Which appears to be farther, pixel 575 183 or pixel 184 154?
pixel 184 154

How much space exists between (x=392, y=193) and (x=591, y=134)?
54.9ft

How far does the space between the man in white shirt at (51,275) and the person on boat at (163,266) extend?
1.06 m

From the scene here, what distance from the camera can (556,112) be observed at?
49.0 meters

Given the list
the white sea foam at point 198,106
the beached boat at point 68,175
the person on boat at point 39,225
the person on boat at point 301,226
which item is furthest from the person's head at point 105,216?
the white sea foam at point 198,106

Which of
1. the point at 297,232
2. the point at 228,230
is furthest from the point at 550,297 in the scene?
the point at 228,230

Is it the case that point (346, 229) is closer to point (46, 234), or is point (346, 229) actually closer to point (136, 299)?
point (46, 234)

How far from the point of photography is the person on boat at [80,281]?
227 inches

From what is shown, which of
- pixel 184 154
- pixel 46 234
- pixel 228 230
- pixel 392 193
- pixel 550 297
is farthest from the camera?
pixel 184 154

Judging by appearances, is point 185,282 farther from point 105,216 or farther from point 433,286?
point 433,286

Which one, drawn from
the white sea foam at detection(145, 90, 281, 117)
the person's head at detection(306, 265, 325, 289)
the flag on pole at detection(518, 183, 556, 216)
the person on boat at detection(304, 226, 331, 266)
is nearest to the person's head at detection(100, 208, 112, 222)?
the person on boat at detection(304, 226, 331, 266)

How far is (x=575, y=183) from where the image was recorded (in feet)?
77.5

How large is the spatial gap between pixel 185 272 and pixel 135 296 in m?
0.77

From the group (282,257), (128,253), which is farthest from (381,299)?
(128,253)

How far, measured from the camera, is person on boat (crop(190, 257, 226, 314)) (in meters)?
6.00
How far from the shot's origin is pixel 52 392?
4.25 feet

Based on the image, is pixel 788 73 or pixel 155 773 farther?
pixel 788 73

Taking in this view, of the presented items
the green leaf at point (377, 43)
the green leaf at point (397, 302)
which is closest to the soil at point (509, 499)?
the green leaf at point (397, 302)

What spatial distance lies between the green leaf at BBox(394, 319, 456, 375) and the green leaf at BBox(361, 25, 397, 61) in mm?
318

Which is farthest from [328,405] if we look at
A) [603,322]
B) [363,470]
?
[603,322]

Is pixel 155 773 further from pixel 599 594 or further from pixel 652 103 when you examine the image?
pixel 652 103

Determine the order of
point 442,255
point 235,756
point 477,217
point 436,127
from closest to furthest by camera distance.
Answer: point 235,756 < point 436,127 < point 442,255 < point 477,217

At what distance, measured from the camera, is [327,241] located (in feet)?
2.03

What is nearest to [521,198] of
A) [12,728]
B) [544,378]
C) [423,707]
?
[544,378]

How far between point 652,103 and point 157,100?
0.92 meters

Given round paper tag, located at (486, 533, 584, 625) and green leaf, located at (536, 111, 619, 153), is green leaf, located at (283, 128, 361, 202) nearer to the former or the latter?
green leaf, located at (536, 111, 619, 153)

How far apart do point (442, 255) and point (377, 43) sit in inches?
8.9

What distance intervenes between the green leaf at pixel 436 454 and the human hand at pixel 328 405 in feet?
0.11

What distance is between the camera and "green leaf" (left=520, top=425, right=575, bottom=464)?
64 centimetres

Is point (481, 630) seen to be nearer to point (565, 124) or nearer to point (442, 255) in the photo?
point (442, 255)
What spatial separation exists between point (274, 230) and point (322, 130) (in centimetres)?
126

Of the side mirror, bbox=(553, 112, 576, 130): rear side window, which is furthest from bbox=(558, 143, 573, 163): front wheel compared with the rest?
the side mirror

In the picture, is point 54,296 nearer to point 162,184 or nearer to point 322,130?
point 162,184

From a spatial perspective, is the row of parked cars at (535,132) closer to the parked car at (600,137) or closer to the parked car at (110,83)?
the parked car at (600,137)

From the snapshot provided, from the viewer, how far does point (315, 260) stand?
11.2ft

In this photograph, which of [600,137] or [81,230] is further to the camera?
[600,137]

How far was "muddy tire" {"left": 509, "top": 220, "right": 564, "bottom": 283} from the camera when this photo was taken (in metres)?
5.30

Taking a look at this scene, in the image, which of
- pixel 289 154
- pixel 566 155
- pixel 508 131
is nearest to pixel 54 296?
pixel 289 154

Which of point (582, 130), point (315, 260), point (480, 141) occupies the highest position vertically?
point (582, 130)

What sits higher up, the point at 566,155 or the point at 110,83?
++++++++++++++++++++
- _Goal_:
Transcribe all lines as written.

- _The reply_:
Which appears to be farther, pixel 575 183 or pixel 184 154?
pixel 184 154

How much space exists between (x=392, y=193) and (x=591, y=134)?
54.9ft

How far does the space between the man in white shirt at (51,275) and the person on boat at (163,266) extend?
1.06 m

From the scene here, what distance from the camera can (556,112) be observed at?
49.0 meters

Given the list
the white sea foam at point 198,106
the beached boat at point 68,175
the person on boat at point 39,225
the person on boat at point 301,226
which item is furthest from the person's head at point 105,216?
the white sea foam at point 198,106

Which of
1. the point at 297,232
2. the point at 228,230
is furthest from the point at 550,297 in the scene?
the point at 228,230

Is it the case that point (346, 229) is closer to point (46, 234), or is point (346, 229) actually closer to point (136, 299)?
point (46, 234)

How far from the point of photography is the person on boat at [80,281]?
227 inches

From what is shown, which of
- pixel 184 154
- pixel 46 234
- pixel 228 230
- pixel 392 193
- pixel 550 297
is farthest from the camera?
pixel 184 154

Judging by appearances, is point 185,282 farther from point 105,216 or farther from point 433,286?
point 433,286

Which one, drawn from
the white sea foam at detection(145, 90, 281, 117)
the person's head at detection(306, 265, 325, 289)
the flag on pole at detection(518, 183, 556, 216)
the person on boat at detection(304, 226, 331, 266)
is nearest to the person's head at detection(100, 208, 112, 222)?
the person on boat at detection(304, 226, 331, 266)

How far is (x=575, y=183) from where the image was recorded (in feet)?
77.5

How large is the spatial gap between pixel 185 272 and pixel 135 296 in m?
0.77

From the group (282,257), (128,253), which is farthest from (381,299)?
(128,253)

How far, measured from the camera, is person on boat (crop(190, 257, 226, 314)) (in meters)?
6.00
How far from the shot's origin is pixel 52 392?
4.25 feet

Based on the image, is pixel 788 73 or pixel 155 773 farther?
pixel 788 73

Taking in this view, of the presented items
the green leaf at point (377, 43)
the green leaf at point (397, 302)
which is closest to the soil at point (509, 499)?
the green leaf at point (397, 302)

What spatial distance lies between the green leaf at BBox(394, 319, 456, 375) and the green leaf at BBox(361, 25, 397, 61) in mm?
318

Which is farthest from [328,405] if we look at
A) [603,322]
B) [363,470]
?
[603,322]

Is pixel 155 773 further from pixel 599 594 or further from pixel 652 103 when you examine the image?
pixel 652 103

Determine the order of
point 442,255
point 235,756
point 477,217
point 436,127
from closest to furthest by camera distance.
Answer: point 235,756 < point 436,127 < point 442,255 < point 477,217

At what distance, measured from the camera, is [327,241] located (in feet)?
2.03

What is nearest to [521,198] of
A) [12,728]
B) [544,378]
C) [423,707]
?
[544,378]

How far between point 652,103 and point 157,100?
0.92 meters

Given round paper tag, located at (486, 533, 584, 625) and green leaf, located at (536, 111, 619, 153), is green leaf, located at (283, 128, 361, 202) nearer to the former or the latter?
green leaf, located at (536, 111, 619, 153)

How far apart do point (442, 255) and point (377, 43) sit in inches?
8.9

What distance intervenes between the green leaf at pixel 436 454 and the human hand at pixel 328 405 in feet?
0.11

What distance is between the camera and "green leaf" (left=520, top=425, right=575, bottom=464)?
64 centimetres

Is point (481, 630) seen to be nearer to point (565, 124) or nearer to point (442, 255) in the photo?
point (442, 255)
What spatial separation exists between point (274, 230) and point (322, 130) (in centimetres)?
126

Of the side mirror, bbox=(553, 112, 576, 130): rear side window, which is furthest from bbox=(558, 143, 573, 163): front wheel compared with the rest?
the side mirror

In the picture, is point 54,296 nearer to point 162,184 or nearer to point 322,130?
point 162,184

From a spatial perspective, is the row of parked cars at (535,132) closer to the parked car at (600,137) or closer to the parked car at (110,83)?
the parked car at (600,137)

From the snapshot provided, from the viewer, how far does point (315, 260) stand?
11.2ft

In this photograph, which of [600,137] or [81,230] is further to the camera?
[600,137]

How far was "muddy tire" {"left": 509, "top": 220, "right": 564, "bottom": 283} from the camera when this photo was taken (in metres)?
5.30

Taking a look at this scene, in the image, which of
- pixel 289 154
- pixel 566 155
- pixel 508 131
is nearest to pixel 54 296?
pixel 289 154

Which of point (582, 130), point (315, 260), point (480, 141) occupies the highest position vertically?
point (582, 130)

What sits higher up, the point at 566,155 or the point at 110,83?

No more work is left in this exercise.